Bankrupt Hawaii Medical Center plans to become a nonprofit

The Hawaii Medical Center announced at the end of March plans to emerge from Chapter 11 bankruptcy and turn its two for-profit hospitals in Ewa and Liliha into nonprofits. The plan is a compromise between HMC and its creditors and is an effort to end almost two years of bankruptcy proceedings by June.

The plan creates a new 11-member public board of directors to govern the Hawaii Medical Center West and Hawaii Medical Center East. It would also pay approximately $49 million that it owes to one of its biggest lenders and the hospitals’ former owners, St. Francis Healthcare System of Hawaii, over a period of seven years.

The plan to go nonprofit does not require court approval. HMC executives are preparing to apply for its 501(c)3 nonprofit status with the Internal Revenue Service and to file a certificate-of-need application with the State Health Planning and Development Agency.

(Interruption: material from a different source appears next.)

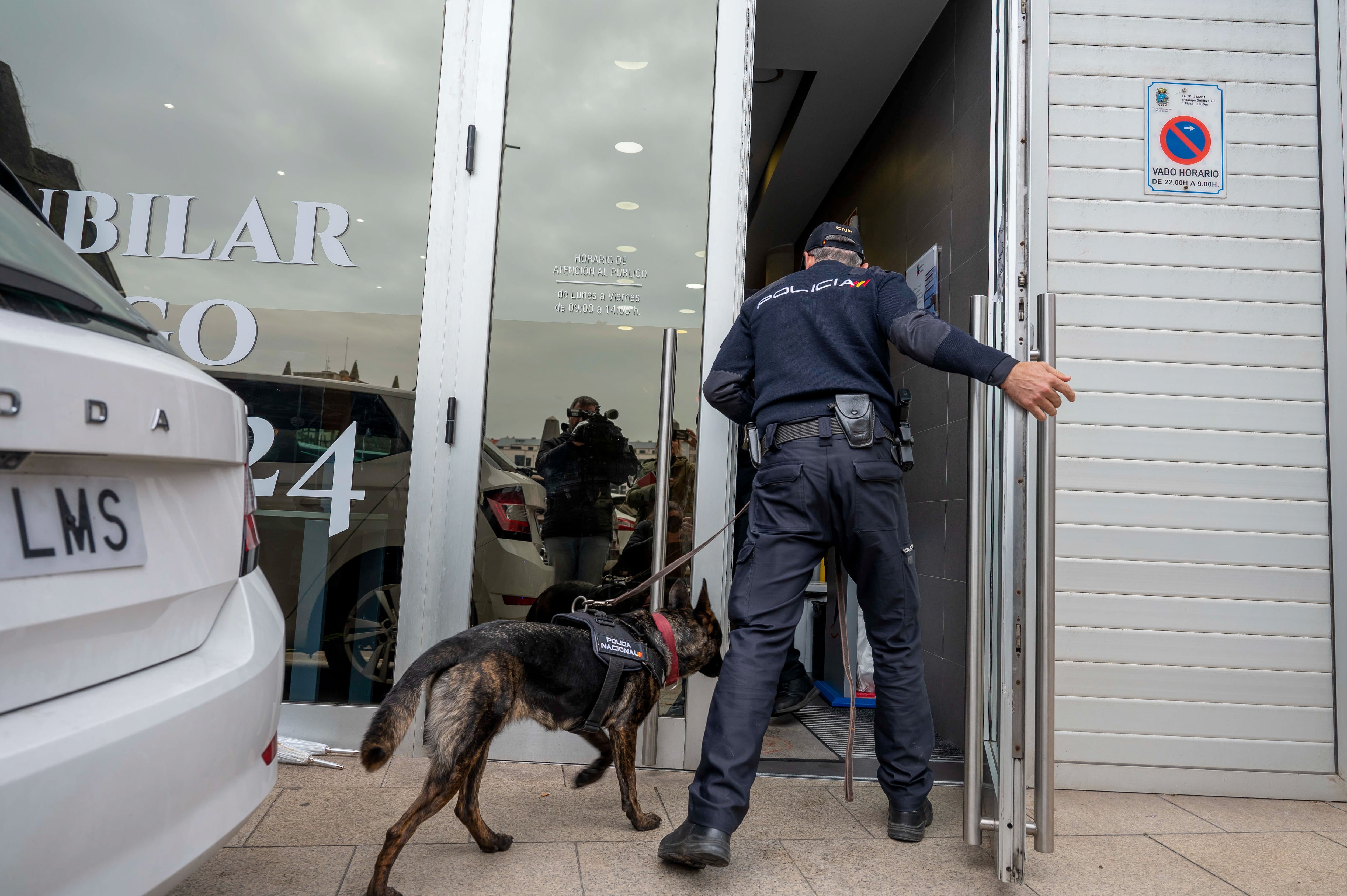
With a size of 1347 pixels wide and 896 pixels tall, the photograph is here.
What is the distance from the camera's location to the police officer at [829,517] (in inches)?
83.4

“The decision to go not-for-profit is a business decision,” said Salim Hasham, HMC’s chief operations and restructuring officer. “Administratively, there are a whole bunch of steps we have to go through and we are being advised on ... the different mechanisms needed to go not-for-profit. The process could take three to six months in terms of getting all the approvals and exemptions for tax. It’s a fairly onerous and lengthy process but also a necessary one.”

Meanwhile, a competing reorganization plan filed by the sisters of St. Francis, who are seeking to take back the hospitals they once owned, remains to be addressed.